Still courtesy of TIFF.
I’m Still Here
I’m Still Here could be a candid, Cocksucker Blues–styled portrait of post-acting Joaquin Phoenix. And if it is, it’s a marvel that he’s permitting it to be released. But then, as is evident watching the film, chances are he just doesn’t give half a shit what you think about him.
A document of the rocky year-and-a-half Phoenix spent transitioning from Oscar-winning actor to prankster hip-hop artist, Casey Affleck’s too-intimate portrait closely follows the former actor through what may be either an existential crisis or a full-blown nervous breakdown. We see Phoenix snorting blow, ambling through terrible hip-hop verses, mumbling lecherously as he orders two sex workers off the internet, and famously fucking around on Letterman.

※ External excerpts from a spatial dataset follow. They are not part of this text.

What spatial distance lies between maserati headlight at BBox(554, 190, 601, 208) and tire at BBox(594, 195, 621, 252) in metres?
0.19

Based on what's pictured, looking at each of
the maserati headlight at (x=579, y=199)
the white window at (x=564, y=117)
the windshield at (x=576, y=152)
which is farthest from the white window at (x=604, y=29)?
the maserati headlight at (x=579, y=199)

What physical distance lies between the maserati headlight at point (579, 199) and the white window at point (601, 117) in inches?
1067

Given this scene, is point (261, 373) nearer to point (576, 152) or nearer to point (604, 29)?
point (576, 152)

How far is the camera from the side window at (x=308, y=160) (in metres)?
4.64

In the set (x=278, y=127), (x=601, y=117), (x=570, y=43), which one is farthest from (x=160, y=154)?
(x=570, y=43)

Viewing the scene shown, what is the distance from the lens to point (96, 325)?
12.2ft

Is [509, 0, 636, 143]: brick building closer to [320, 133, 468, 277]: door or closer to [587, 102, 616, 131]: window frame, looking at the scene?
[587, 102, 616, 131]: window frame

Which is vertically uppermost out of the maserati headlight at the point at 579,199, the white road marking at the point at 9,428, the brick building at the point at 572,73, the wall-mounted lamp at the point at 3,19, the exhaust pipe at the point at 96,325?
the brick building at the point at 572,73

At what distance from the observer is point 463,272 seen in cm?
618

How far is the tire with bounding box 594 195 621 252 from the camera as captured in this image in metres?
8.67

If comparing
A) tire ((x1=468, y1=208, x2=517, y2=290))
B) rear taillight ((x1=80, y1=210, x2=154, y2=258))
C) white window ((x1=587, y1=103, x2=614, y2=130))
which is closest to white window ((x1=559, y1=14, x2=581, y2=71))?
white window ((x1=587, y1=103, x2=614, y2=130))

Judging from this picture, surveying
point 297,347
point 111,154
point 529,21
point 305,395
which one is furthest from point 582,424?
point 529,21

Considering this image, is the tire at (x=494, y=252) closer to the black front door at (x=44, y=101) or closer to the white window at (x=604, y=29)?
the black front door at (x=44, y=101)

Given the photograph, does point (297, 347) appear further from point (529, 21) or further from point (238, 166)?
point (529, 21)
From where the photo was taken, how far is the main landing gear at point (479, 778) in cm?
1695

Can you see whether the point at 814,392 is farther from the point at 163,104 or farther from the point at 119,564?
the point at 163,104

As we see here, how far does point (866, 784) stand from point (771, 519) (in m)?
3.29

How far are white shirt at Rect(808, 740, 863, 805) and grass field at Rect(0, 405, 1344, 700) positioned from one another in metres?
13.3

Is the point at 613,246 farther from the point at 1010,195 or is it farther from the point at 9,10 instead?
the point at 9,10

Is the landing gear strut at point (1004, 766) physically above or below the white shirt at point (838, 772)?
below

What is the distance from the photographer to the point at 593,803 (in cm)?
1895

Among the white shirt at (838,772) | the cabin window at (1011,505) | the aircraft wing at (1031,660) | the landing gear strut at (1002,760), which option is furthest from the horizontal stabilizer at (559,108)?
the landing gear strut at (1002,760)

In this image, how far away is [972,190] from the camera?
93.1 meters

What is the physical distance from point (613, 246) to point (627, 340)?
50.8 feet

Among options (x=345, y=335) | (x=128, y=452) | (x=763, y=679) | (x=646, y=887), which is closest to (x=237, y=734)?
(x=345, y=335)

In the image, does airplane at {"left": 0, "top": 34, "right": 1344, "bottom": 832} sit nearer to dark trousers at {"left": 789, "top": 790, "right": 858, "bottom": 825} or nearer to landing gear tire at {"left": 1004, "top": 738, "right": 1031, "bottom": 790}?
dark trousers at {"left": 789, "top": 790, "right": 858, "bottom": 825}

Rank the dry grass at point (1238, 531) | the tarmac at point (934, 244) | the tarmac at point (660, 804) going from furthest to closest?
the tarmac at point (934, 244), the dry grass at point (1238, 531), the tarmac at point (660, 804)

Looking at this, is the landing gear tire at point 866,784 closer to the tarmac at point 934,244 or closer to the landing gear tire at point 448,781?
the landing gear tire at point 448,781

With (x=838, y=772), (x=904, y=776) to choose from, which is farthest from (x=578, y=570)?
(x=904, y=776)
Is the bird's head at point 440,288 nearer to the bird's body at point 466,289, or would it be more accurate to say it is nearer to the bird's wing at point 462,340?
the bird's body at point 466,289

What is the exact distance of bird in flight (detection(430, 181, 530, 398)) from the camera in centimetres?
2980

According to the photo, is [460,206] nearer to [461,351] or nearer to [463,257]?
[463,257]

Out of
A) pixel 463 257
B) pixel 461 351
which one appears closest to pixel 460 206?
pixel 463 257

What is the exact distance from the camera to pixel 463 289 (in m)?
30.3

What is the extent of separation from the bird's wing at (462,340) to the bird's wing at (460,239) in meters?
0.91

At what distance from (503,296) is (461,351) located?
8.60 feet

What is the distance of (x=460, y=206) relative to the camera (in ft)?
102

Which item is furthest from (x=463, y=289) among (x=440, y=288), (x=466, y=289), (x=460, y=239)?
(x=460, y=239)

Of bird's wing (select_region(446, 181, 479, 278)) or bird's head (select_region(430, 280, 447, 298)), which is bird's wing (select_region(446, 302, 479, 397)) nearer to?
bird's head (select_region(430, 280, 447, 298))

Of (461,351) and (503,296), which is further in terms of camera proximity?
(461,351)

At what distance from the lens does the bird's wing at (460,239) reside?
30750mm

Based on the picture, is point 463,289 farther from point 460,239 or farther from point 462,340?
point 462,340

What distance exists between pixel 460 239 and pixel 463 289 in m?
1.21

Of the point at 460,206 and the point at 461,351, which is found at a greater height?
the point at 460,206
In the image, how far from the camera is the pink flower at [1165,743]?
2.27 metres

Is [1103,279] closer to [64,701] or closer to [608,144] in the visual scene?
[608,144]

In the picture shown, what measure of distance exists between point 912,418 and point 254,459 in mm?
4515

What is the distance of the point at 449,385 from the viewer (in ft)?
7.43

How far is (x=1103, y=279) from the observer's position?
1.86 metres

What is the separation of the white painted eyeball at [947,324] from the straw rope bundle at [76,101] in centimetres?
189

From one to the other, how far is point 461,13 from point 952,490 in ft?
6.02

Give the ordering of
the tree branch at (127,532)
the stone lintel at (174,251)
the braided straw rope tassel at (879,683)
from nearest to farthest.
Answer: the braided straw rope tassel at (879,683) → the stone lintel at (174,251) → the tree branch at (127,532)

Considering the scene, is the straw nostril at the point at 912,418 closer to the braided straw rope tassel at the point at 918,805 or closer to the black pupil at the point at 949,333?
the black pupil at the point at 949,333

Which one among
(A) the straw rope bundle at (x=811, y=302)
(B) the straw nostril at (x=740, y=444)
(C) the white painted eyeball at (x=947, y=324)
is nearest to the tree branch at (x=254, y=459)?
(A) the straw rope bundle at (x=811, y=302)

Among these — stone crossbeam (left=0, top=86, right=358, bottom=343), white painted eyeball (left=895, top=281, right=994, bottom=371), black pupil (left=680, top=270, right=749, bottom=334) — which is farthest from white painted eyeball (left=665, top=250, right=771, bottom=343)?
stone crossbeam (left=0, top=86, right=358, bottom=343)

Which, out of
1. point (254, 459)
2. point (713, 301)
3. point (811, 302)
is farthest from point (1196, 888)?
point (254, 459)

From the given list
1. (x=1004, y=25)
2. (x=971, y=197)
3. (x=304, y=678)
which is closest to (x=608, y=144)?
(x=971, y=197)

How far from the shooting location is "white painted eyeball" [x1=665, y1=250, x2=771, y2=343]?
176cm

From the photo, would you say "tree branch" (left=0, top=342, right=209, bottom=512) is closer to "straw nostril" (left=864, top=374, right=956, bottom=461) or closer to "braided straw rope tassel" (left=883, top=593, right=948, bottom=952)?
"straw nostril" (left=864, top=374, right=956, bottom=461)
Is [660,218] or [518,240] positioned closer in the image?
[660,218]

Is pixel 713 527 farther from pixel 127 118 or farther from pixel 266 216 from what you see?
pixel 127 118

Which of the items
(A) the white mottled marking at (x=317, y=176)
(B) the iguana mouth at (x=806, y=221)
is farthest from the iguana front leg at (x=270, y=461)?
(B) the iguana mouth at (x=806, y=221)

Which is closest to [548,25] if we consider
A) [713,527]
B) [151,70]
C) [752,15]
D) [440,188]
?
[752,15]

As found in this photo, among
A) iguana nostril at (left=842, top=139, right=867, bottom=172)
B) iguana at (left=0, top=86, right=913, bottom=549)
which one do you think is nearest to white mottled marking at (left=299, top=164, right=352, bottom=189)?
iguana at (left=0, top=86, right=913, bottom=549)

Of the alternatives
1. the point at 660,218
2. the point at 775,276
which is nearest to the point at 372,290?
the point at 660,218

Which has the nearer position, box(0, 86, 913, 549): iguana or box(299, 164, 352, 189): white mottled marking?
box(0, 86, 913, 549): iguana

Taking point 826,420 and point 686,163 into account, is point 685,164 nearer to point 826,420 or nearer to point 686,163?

If I’m Still Here is the end product of Joaquin Phoenix’s elaborate Andy Kaufmanesque meta-hoax (and a few red flags raised in the end credits signal that this is the case), it’s a magnificently perpetrated hoax. Considering the film, and indeed Phoenix himself, as a meta-fictional scapegoat for all manner of Hollywood castigating—from chilly Letterman interviews to Oscar-night parodies and smarmy take-downs courtesy of the yapping heads on YouTube—seems the more inviting reading. It’s important to remember that when he still made movies, Phoenix was prone to turning in arresting, chameleon-like performances. His role as “Joaquin Phoenix” may yet prove his most accomplished to date.